Pour de nombreux seniors en Corée du Sud, l'accès à l'éducation fut un rêve inaccessible, souvent brisé par les conflits, la pauvreté ou des traditions patriarcales profondément ancrées. Aujourd'hui, des initiatives d'alphabétisation offrent à cette génération l'opportunité de combler un vide laissé par l'histoire, leur permettant enfin d'apprendre à lire et à écrire.
À Séoul, des centres d'alphabétisation accueillent des apprenants âgés de 70 à 85 ans. Parmi eux, Yoo Gyeong-sun, née en 1952 en pleine guerre de Corée, est la seule de ses six frères et sœurs à n'avoir jamais été scolarisée. Pour elle, le manque d'éducation n'était pas lié à la pauvreté, mais à la conviction de son père que « les filles devaient rester à la maison » pour s'occuper de la fratrie. C'est sa propre fille qui l'a encouragée à s'inscrire à ces cours, équivalents au niveau élémentaire, en 2025.

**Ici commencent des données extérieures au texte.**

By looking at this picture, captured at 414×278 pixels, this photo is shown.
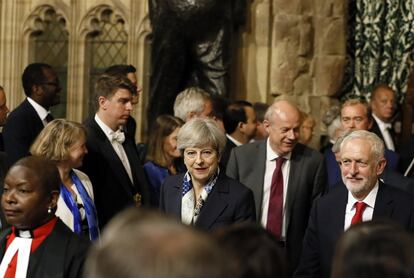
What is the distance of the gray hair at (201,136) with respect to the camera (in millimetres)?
6758

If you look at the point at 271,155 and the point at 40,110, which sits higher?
the point at 40,110

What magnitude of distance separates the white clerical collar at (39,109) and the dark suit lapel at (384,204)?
2941 millimetres

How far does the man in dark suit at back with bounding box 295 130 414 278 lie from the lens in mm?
6078

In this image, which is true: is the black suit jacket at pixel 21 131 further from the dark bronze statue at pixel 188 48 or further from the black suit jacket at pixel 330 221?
the dark bronze statue at pixel 188 48

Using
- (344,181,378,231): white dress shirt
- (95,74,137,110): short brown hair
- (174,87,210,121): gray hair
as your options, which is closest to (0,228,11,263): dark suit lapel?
(344,181,378,231): white dress shirt

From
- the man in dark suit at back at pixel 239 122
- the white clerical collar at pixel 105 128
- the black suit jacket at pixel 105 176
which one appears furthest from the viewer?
the man in dark suit at back at pixel 239 122

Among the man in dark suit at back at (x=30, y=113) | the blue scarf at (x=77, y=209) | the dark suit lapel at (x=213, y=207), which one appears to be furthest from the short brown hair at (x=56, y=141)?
the dark suit lapel at (x=213, y=207)

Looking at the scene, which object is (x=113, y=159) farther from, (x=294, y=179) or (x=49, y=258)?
(x=49, y=258)

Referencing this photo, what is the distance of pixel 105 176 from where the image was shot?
24.1 feet

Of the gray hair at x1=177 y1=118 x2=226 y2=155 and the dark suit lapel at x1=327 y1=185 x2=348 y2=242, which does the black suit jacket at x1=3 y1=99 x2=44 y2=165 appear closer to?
the gray hair at x1=177 y1=118 x2=226 y2=155

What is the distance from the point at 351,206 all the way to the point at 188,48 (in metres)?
5.55

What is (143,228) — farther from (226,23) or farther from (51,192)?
(226,23)

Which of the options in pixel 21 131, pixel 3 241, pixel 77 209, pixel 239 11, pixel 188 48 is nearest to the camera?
pixel 3 241

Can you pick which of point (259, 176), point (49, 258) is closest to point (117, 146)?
point (259, 176)
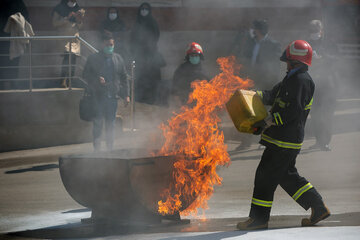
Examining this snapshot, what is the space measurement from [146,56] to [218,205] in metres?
7.18

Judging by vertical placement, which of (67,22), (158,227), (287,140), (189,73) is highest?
(67,22)

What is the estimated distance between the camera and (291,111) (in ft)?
19.7

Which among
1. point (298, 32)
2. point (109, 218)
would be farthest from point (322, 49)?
point (109, 218)

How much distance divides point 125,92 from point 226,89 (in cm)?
375

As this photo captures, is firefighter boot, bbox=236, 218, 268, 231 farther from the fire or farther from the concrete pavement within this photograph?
the fire

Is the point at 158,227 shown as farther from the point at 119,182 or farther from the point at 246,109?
the point at 246,109

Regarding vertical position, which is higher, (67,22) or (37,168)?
(67,22)

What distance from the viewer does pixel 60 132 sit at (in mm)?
12531

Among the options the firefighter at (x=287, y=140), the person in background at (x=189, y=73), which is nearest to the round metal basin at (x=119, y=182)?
the firefighter at (x=287, y=140)

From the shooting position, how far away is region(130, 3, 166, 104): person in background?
1375cm

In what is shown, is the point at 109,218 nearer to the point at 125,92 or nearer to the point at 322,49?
the point at 125,92

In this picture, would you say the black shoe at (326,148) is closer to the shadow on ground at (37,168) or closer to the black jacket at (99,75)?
the black jacket at (99,75)

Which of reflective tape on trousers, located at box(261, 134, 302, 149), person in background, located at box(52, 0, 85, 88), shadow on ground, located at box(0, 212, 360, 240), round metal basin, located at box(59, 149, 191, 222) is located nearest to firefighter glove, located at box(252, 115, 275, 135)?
reflective tape on trousers, located at box(261, 134, 302, 149)

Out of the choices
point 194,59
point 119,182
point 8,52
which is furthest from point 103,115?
point 119,182
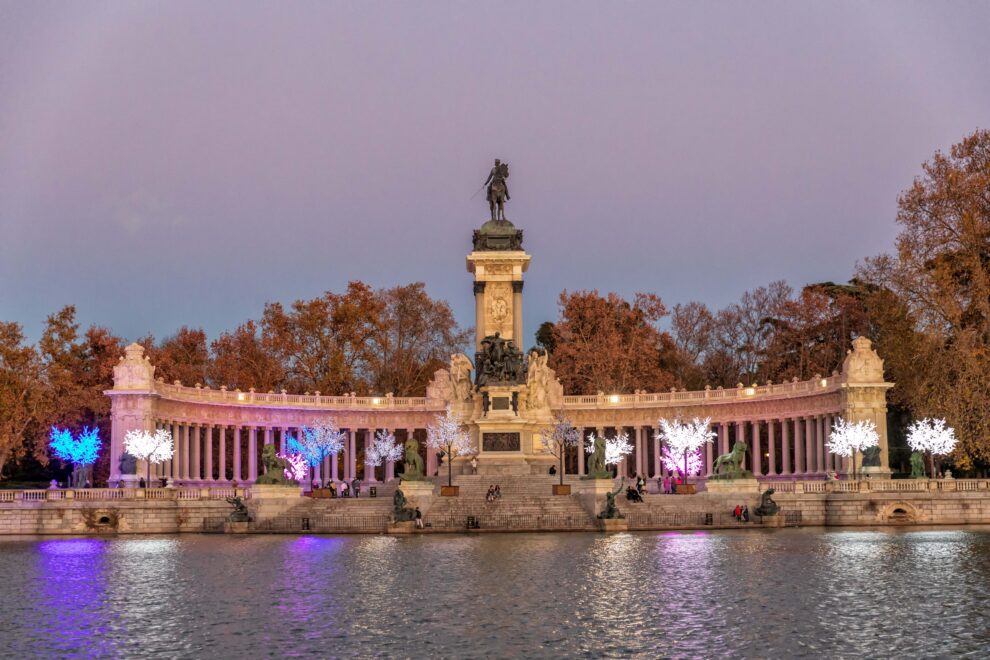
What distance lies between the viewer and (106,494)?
189 feet

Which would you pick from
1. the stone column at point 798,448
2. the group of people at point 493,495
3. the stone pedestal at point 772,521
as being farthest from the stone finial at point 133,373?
the stone column at point 798,448

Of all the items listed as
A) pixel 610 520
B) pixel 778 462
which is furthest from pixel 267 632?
pixel 778 462

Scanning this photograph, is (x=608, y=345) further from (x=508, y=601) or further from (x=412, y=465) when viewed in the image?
(x=508, y=601)

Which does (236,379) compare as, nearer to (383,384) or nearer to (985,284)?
(383,384)

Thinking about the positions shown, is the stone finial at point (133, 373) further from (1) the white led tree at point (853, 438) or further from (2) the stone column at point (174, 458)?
(1) the white led tree at point (853, 438)

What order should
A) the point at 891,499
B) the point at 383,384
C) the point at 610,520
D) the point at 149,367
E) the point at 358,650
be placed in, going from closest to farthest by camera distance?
1. the point at 358,650
2. the point at 610,520
3. the point at 891,499
4. the point at 149,367
5. the point at 383,384

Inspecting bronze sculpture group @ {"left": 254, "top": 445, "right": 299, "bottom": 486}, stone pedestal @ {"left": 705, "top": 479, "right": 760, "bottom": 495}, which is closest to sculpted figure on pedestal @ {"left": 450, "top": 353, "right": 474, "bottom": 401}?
bronze sculpture group @ {"left": 254, "top": 445, "right": 299, "bottom": 486}

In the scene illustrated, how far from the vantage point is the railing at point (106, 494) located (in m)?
57.1

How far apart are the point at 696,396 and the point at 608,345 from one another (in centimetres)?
1433

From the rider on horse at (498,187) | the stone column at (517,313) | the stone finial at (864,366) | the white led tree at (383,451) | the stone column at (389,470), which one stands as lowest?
the stone column at (389,470)

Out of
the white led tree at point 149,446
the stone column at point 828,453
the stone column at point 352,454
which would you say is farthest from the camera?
the stone column at point 352,454

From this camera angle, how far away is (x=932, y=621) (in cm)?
1986

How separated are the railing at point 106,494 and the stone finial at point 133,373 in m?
18.4

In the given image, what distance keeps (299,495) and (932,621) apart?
4193cm
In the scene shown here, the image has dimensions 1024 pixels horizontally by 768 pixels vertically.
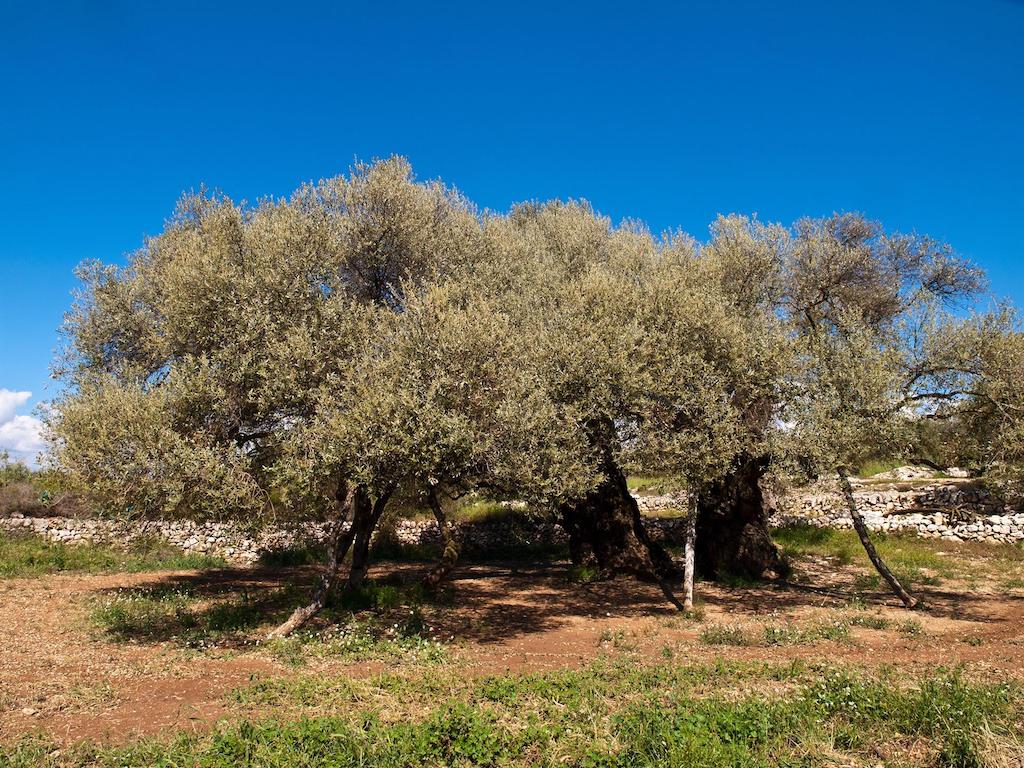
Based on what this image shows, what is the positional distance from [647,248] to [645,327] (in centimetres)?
859

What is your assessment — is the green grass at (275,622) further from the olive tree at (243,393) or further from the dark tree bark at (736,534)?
the dark tree bark at (736,534)

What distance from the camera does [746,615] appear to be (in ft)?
57.8

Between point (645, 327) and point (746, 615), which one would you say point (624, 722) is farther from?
point (645, 327)

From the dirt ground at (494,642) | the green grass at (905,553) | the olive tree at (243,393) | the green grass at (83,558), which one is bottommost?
the dirt ground at (494,642)

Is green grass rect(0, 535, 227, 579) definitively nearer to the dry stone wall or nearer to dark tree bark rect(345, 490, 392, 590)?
the dry stone wall

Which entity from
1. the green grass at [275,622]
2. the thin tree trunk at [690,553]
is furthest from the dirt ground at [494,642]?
the thin tree trunk at [690,553]

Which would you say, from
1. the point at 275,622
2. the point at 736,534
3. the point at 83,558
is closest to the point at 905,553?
the point at 736,534

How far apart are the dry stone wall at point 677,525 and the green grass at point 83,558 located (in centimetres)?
58

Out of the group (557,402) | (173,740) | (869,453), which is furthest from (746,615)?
(173,740)

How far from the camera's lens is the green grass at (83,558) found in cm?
2348

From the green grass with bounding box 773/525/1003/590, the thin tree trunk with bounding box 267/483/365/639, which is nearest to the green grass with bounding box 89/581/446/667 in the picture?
the thin tree trunk with bounding box 267/483/365/639

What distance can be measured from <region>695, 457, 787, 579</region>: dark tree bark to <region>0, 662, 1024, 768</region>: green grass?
1211 centimetres

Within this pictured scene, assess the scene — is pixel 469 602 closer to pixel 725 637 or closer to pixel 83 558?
pixel 725 637

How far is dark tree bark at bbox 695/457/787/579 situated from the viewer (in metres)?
22.8
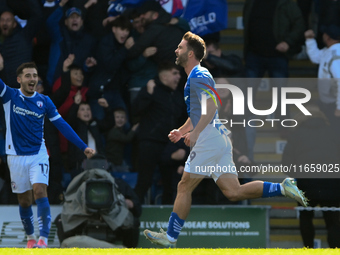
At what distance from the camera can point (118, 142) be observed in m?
9.66

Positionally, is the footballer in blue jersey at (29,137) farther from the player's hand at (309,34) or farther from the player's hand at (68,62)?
the player's hand at (309,34)

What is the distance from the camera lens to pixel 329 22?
10125 millimetres

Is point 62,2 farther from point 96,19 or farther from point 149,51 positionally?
point 149,51

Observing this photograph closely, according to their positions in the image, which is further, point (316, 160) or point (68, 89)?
point (68, 89)

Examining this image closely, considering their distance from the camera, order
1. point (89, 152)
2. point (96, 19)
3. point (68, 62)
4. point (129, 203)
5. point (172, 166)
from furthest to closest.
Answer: point (96, 19)
point (68, 62)
point (172, 166)
point (129, 203)
point (89, 152)

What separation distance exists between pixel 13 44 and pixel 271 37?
3.91 m

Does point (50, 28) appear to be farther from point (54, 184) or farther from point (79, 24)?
point (54, 184)

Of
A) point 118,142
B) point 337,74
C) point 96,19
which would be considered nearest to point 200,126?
point 118,142

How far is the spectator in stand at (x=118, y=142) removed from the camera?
963 centimetres

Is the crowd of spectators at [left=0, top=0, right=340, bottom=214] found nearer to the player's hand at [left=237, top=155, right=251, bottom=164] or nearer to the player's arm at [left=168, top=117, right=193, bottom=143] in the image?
the player's hand at [left=237, top=155, right=251, bottom=164]

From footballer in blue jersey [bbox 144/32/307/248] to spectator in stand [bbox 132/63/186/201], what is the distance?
2.95 m

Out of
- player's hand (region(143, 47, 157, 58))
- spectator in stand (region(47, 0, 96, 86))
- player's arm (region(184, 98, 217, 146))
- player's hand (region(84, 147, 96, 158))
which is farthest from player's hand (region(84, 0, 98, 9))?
player's arm (region(184, 98, 217, 146))

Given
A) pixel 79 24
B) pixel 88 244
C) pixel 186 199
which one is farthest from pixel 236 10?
pixel 186 199

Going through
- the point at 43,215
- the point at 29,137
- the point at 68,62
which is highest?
the point at 68,62
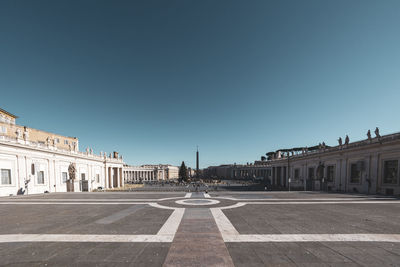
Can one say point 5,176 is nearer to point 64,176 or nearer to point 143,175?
point 64,176

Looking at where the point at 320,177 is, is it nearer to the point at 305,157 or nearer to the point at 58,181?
the point at 305,157

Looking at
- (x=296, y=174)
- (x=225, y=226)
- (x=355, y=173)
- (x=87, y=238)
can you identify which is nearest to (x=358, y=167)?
(x=355, y=173)

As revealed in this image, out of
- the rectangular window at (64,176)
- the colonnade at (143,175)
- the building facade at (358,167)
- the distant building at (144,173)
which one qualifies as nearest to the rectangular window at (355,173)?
the building facade at (358,167)

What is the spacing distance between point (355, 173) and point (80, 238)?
39658mm

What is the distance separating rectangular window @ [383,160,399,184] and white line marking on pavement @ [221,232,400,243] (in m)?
24.2

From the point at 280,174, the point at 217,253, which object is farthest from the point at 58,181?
the point at 280,174

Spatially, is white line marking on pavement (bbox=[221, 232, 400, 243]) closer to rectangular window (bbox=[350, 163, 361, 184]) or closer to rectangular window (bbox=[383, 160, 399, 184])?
rectangular window (bbox=[383, 160, 399, 184])

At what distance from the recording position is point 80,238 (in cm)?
702

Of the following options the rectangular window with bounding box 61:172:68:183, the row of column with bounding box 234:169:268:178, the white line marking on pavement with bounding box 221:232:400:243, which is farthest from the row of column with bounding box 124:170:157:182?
the white line marking on pavement with bounding box 221:232:400:243

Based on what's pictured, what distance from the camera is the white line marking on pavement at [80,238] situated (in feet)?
22.4

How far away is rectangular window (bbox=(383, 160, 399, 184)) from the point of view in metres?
22.7

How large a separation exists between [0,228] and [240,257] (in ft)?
40.6

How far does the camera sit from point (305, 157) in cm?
4400

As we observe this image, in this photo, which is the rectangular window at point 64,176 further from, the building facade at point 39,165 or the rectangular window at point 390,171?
the rectangular window at point 390,171
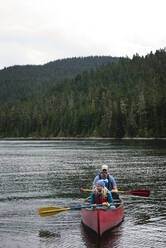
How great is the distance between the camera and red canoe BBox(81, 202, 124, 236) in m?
17.5

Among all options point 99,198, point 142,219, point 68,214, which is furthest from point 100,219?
point 68,214

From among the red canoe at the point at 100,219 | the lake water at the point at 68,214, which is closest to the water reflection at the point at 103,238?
the lake water at the point at 68,214

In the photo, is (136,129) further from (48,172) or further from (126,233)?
(126,233)

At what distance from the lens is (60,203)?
26734mm

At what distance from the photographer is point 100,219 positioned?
17516 millimetres

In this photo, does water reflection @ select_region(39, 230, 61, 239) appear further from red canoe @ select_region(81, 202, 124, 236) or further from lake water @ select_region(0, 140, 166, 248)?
red canoe @ select_region(81, 202, 124, 236)

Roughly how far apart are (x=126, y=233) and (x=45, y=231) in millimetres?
4628

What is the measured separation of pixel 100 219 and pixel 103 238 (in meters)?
1.12

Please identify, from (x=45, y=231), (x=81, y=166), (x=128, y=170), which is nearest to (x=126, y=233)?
(x=45, y=231)

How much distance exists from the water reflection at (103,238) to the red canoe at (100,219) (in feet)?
0.96

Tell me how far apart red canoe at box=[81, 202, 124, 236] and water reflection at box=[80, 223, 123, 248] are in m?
0.29

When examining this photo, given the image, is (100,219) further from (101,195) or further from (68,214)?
(68,214)

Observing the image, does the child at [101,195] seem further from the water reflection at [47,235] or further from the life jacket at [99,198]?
the water reflection at [47,235]

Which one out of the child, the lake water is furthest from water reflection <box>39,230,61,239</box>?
the child
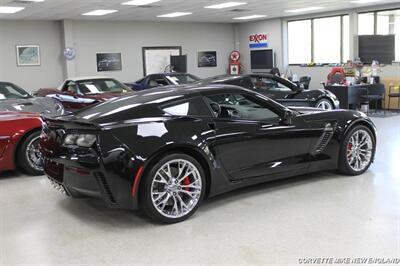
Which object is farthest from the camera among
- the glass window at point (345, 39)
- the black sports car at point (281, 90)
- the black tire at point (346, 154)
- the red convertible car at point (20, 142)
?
the glass window at point (345, 39)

Cette situation n'est pas isolée et révèle les profondes inégalités de genre qui ont longtemps structuré la société coréenne. Marquée par des valeurs confucéennes et une organisation familiale patriarcale, la Corée du Sud a officiellement maintenu le système du hojuje jusqu'à son abolition effective en 2008. Ce cadre légal faisait de l'homme le chef de famille et soumettait la femme à l'autorité successive de son père, de son mari, puis de son fils aîné. Une structure qui légitimait la privation d'accès à l'éducation pour les filles, souvent perçues comme n'ayant pas besoin de diplômes pour leur rôle familial ou professionnel.
Lee Jeong-yeon, née en 1941 sur l'île de Geoje durant la colonisation japonaise et ayant connu la famine, en témoigne. Sa mère insistait pour qu'elle travaille dans les champs, persuadée que les études étaient superflues pour les femmes. Elle se souvient avec une pointe de jalousie de ses deux grands frères, eux scolarisés, l'un jusqu'au collège, l'autre au lycée. À 85 ans, elle fait partie de ces femmes qui, avec une détermination inouïe, réécrivent leur histoire personnelle et sociale, prouvant que l'apprentissage n'a pas d'âge et que la lutte contre les inégalités passées continue.